__TASK DIRECTIONS__
Exactly reproduce the lines from the line containing "In this context, is" to the end of the data below, inclusive, and nothing else.

__RECORDED INFORMATION__
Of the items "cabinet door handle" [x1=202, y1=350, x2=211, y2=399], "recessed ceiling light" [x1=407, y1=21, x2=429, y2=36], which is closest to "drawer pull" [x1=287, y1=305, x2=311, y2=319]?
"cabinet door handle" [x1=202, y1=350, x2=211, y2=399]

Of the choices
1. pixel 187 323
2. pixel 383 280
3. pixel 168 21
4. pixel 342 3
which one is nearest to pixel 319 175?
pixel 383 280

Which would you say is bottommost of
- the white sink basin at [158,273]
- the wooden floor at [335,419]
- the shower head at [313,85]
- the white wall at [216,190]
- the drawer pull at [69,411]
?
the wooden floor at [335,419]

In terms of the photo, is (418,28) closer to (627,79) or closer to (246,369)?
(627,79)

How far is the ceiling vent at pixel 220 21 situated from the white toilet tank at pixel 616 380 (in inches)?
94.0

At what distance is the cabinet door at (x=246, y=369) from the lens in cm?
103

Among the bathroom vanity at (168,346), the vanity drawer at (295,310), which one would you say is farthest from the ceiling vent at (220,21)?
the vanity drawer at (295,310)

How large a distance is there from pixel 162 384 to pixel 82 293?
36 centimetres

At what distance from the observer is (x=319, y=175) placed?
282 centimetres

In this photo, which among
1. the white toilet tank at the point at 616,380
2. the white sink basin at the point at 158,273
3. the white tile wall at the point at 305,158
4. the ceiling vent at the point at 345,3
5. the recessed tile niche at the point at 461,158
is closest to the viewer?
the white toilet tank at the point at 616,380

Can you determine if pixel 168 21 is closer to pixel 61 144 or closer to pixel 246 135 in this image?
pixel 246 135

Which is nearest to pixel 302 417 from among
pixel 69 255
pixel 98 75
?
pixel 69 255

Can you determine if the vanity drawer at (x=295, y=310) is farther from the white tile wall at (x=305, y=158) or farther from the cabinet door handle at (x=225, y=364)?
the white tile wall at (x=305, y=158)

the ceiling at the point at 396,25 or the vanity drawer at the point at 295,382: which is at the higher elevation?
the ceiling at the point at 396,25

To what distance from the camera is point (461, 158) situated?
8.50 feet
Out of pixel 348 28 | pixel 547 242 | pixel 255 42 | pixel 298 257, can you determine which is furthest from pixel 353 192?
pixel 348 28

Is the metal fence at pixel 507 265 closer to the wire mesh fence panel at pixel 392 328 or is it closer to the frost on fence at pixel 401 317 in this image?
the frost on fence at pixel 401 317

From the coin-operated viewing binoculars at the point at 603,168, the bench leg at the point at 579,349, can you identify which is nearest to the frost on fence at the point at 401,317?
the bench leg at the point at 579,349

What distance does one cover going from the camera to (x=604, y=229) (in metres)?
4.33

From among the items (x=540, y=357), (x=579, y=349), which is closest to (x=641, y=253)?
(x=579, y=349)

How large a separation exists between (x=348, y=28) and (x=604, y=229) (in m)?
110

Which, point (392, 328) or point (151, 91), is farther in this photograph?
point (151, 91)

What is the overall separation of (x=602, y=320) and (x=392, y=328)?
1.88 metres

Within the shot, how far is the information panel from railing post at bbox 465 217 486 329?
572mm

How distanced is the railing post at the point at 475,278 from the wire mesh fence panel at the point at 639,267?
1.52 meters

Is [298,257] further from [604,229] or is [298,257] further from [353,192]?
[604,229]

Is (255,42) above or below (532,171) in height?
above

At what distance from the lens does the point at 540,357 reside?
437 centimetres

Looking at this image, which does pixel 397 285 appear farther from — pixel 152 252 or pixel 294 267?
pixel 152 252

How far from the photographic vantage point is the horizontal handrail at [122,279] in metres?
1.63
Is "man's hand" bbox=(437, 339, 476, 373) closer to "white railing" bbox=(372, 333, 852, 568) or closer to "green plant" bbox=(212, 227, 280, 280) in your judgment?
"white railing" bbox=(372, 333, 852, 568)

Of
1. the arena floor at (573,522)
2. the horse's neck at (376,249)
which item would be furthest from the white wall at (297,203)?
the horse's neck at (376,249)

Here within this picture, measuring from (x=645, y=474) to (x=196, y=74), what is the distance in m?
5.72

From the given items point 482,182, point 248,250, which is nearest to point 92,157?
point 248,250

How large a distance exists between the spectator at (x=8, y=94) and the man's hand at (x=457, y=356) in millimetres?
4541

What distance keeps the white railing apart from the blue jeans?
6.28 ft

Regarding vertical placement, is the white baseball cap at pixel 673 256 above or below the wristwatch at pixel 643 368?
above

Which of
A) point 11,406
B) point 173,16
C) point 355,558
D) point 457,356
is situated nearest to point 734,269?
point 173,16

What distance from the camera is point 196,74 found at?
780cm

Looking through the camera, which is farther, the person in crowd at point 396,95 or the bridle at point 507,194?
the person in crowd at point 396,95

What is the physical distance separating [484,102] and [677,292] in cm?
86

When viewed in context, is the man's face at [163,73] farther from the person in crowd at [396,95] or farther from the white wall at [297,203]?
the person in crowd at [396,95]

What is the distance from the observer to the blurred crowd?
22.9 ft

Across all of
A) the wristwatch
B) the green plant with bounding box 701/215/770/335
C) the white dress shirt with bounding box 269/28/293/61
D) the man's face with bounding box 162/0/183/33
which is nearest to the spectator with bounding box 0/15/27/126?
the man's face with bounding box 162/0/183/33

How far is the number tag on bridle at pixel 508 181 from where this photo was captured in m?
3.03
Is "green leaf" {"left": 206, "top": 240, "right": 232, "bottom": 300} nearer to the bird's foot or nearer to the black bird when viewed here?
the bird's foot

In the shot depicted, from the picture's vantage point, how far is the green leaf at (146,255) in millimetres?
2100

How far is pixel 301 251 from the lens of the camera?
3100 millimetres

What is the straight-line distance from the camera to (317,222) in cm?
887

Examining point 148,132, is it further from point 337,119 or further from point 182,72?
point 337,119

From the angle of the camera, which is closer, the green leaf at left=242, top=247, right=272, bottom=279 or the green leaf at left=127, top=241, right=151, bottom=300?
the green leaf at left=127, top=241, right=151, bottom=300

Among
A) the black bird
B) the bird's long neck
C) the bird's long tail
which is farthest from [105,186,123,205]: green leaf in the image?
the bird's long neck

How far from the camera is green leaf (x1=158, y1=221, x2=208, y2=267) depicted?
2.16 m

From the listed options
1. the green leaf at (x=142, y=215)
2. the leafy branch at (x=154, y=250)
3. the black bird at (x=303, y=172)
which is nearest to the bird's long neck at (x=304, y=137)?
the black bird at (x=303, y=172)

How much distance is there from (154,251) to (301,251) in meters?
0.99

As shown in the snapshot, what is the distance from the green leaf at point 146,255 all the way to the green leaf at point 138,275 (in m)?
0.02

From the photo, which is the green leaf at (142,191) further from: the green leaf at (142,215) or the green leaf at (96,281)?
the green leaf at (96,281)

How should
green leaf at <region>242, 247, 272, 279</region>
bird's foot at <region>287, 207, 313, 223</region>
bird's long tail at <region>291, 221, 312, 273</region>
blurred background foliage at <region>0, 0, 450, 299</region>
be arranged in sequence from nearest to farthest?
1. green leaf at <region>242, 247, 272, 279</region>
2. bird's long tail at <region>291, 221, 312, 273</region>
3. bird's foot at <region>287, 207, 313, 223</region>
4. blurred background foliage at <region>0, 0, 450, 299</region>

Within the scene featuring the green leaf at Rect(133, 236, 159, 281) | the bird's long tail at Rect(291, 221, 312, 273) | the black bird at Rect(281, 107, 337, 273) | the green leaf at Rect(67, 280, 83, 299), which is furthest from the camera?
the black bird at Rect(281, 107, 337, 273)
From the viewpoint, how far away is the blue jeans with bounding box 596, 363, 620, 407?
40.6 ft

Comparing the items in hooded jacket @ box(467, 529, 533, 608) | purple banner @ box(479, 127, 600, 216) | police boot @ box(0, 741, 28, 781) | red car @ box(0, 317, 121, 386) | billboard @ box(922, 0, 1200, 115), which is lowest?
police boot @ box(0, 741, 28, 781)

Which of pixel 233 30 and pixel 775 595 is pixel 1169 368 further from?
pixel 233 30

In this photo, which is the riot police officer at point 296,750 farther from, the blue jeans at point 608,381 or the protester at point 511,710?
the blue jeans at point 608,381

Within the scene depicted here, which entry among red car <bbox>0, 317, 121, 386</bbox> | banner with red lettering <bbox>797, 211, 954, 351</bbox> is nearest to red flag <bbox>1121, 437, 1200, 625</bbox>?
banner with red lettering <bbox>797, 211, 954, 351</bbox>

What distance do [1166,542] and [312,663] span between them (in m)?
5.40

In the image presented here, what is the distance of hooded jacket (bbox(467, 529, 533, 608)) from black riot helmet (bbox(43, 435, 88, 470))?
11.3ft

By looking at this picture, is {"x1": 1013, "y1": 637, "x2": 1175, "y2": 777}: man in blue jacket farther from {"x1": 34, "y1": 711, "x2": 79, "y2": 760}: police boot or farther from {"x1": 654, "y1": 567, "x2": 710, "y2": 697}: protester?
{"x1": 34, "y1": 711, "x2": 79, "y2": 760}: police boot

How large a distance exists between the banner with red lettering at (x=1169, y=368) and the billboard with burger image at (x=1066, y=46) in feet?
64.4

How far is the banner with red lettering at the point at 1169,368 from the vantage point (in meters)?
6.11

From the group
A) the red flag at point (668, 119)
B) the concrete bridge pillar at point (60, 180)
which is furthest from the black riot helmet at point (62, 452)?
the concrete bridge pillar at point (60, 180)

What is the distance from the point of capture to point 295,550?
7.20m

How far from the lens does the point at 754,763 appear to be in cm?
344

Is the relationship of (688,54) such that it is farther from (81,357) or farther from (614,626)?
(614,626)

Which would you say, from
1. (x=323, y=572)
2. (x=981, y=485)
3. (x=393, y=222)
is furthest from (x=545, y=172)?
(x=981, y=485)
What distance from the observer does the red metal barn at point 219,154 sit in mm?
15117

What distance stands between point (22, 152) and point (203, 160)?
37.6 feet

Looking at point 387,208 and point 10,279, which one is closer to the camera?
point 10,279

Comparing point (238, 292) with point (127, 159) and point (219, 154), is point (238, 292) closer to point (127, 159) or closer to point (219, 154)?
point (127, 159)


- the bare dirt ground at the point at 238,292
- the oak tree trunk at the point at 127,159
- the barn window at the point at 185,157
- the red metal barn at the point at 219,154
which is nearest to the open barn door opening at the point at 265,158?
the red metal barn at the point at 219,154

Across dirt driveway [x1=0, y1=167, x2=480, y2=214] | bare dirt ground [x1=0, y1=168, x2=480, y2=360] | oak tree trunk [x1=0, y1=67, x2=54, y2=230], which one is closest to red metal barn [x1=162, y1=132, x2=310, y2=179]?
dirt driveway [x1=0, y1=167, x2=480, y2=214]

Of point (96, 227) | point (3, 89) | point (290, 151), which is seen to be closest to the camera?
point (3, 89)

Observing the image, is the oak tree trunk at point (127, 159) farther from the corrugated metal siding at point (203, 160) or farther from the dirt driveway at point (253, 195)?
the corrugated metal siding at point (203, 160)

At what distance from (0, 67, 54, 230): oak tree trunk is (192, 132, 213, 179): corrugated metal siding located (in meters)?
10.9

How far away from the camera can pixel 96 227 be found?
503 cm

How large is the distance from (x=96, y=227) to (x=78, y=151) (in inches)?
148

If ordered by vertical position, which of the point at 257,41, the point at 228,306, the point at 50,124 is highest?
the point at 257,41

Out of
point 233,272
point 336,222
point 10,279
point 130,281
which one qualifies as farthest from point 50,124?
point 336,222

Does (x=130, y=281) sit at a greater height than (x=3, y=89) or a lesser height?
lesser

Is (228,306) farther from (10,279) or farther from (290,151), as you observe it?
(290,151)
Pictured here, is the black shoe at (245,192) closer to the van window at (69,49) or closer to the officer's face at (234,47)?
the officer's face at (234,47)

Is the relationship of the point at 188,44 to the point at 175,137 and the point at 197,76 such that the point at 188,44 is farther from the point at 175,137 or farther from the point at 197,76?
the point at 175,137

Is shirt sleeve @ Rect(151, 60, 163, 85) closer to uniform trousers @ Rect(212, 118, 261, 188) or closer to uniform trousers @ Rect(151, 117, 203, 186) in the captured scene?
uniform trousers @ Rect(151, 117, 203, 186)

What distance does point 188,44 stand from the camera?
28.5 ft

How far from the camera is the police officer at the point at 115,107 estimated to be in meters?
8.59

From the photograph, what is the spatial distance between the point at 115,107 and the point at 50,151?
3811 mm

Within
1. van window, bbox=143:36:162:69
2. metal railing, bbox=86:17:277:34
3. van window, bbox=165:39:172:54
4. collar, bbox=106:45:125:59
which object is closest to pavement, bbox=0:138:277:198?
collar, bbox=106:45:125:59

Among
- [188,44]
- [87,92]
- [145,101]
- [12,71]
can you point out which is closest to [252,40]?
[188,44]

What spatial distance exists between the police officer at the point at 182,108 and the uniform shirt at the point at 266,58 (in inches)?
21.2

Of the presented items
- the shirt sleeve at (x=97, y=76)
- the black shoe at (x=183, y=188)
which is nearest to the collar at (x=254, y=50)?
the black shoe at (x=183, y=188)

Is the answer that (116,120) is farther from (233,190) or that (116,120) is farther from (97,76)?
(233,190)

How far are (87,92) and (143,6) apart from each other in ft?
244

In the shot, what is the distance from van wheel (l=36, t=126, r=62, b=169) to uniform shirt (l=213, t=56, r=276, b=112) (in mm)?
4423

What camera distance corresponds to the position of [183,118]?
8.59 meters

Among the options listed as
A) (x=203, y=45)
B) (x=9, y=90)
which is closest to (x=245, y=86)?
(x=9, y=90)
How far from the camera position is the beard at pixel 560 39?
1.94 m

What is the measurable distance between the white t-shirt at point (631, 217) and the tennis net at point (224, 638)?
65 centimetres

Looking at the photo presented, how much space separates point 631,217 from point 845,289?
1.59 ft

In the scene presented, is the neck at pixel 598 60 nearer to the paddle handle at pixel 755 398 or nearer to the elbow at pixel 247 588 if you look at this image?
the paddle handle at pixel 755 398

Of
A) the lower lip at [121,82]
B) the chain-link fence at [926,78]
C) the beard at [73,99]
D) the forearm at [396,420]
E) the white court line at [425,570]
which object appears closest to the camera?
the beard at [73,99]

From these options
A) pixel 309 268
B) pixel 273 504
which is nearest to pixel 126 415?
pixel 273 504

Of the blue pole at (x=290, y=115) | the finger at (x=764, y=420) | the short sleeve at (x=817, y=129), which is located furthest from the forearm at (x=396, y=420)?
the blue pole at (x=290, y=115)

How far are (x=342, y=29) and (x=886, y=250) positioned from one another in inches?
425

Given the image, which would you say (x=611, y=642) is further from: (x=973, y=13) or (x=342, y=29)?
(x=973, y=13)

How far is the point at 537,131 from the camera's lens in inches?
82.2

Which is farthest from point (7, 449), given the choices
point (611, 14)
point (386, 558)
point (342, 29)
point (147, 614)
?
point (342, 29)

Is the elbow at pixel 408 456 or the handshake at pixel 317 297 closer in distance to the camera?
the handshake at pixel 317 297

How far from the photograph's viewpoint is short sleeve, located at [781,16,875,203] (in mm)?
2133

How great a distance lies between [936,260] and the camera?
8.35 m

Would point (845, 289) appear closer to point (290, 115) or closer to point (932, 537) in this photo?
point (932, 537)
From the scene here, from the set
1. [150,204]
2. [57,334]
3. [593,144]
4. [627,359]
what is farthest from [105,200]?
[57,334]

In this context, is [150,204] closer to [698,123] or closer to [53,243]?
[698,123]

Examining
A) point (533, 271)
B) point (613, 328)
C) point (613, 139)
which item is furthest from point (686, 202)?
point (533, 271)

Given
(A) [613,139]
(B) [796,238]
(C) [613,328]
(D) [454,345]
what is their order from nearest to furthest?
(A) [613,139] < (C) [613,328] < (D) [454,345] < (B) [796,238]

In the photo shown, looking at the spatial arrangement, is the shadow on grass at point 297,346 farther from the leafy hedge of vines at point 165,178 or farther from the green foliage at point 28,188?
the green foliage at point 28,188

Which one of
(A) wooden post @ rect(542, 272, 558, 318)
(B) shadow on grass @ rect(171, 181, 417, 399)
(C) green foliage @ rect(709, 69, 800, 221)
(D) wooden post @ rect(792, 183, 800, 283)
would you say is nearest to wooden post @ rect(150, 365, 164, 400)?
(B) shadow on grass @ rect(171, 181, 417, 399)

__EXPECTED ANSWER__
In this context, is [150,204] closer to [698,123] or closer to [53,243]?
[698,123]

Examining
A) point (533, 271)
B) point (613, 328)
C) point (613, 139)
which item is furthest from point (686, 202)?
point (533, 271)

Given
(A) [613,139]
(B) [796,238]
(C) [613,328]
(D) [454,345]
what is their order from nearest to furthest?
(A) [613,139] < (C) [613,328] < (D) [454,345] < (B) [796,238]

In the photo shown, looking at the spatial arrangement, is the shadow on grass at point 297,346 farther from the leafy hedge of vines at point 165,178 or farther from the green foliage at point 28,188?
the green foliage at point 28,188

Which one of
(A) wooden post @ rect(542, 272, 558, 318)
(B) shadow on grass @ rect(171, 181, 417, 399)
(C) green foliage @ rect(709, 69, 800, 221)
(D) wooden post @ rect(792, 183, 800, 283)
would you say is nearest to wooden post @ rect(150, 365, 164, 400)?
(B) shadow on grass @ rect(171, 181, 417, 399)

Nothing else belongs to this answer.